Darth Vader;202;136;none;white;yellow;41.9BBY;male

Leia Organa;150;49;brown;light;brown;19BBY;female

Owen Lars;178;120;brown, grey;light;blue;52BBY;male

Beru Whitesun lars;165;75;brown;light;blue;47BBY;female

Grievous;216;159;none;brown, white;green, yellow;unknown;male

Lily;216;159;none;brown, white;green, yellow;unknown;male

unknown;unknown;216;black;dark;dark;unknown;male

Rey;unknown;unknown;brown;light;hazel;unknown;female

Poe Dameron;unknown;unknown;brown;light;brown;unknown;male

Task: Use Java to perform filtering to get name field of the row containing the maximum value of mass field. Requirement: Convert data to the stream-style to handle; skip invalid data; if there are multiple eligible names, concatenate them with the semicolon, such as Grievous;Lily.

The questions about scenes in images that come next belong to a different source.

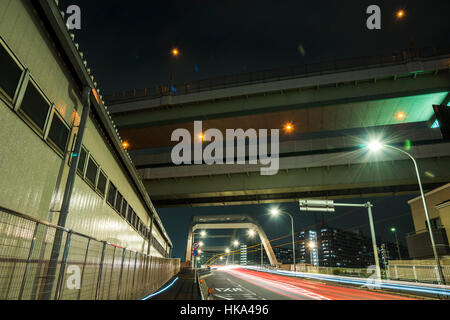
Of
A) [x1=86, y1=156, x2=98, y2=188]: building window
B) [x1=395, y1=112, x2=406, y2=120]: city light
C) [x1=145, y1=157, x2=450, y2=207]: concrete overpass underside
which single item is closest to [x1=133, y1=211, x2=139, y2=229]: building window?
[x1=145, y1=157, x2=450, y2=207]: concrete overpass underside

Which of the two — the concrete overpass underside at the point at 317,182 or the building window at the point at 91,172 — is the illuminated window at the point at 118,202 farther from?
the concrete overpass underside at the point at 317,182

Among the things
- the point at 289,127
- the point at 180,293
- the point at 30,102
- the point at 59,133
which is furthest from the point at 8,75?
the point at 289,127

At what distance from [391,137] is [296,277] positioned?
20671 mm

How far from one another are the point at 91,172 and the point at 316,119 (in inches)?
804

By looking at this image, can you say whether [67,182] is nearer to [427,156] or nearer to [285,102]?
[285,102]

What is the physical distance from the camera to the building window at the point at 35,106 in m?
6.57

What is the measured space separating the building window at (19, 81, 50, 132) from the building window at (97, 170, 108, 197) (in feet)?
16.4

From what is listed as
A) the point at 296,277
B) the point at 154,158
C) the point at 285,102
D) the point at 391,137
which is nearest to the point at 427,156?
the point at 391,137

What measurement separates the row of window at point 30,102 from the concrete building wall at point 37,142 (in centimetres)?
13

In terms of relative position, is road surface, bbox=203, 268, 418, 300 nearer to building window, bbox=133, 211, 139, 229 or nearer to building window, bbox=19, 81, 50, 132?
building window, bbox=133, 211, 139, 229

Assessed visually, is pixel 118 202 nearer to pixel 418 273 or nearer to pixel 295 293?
pixel 295 293

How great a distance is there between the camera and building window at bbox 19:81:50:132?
657cm

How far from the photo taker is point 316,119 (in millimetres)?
25188

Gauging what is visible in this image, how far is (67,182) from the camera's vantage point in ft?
27.7
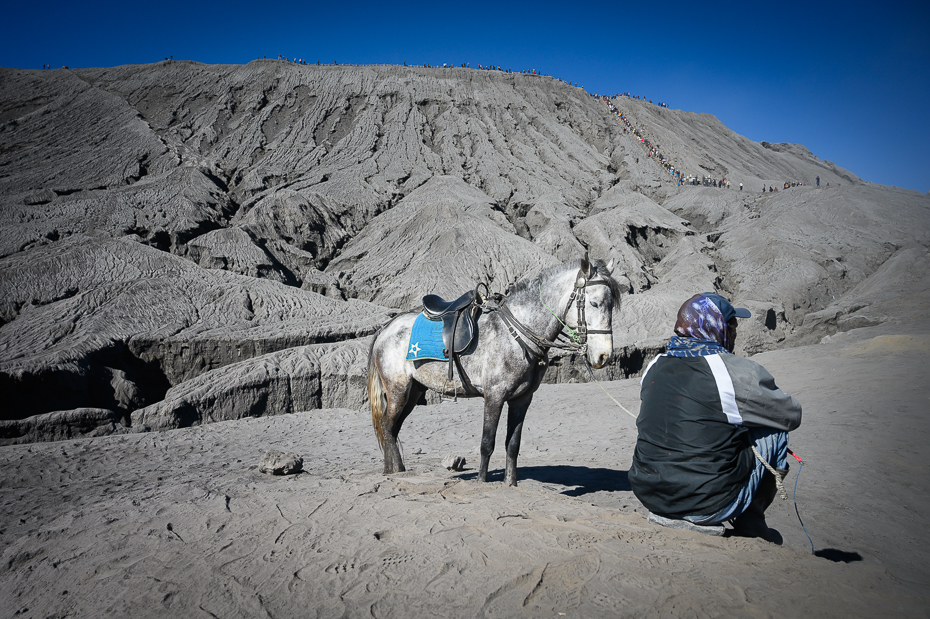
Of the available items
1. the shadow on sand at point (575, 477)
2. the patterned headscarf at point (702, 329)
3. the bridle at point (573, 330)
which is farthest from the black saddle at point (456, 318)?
the patterned headscarf at point (702, 329)

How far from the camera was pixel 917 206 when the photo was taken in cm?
2603

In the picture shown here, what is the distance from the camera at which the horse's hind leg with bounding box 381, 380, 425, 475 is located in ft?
17.5

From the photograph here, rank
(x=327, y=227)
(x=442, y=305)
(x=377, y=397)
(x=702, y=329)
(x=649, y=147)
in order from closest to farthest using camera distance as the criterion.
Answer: (x=702, y=329), (x=442, y=305), (x=377, y=397), (x=327, y=227), (x=649, y=147)

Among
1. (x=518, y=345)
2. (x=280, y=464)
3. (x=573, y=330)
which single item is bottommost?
(x=280, y=464)

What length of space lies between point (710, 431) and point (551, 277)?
8.04ft

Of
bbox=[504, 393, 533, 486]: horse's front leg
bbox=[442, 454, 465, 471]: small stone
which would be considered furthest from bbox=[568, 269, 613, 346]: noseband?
bbox=[442, 454, 465, 471]: small stone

Write the following SPL script:


A

1

=T@c("data.csv"; ";")

2

=A1.select(mass!="unknown" && name!="unknown")

3

=A2.total(top(1;-mass))

4

=A3.(name).concat(";")

A1: Parse the csv file as a stream-style two-dimensional table; @c enables using the cursor.

A2: Filter away the invalid data.

A3: Find the record whose mass field value rank in topN.

A4: Get all values of name field and concatenate them with the semicolon.

Read How to Call a SPL Script in Java to find how to integrate SPL into a Java application.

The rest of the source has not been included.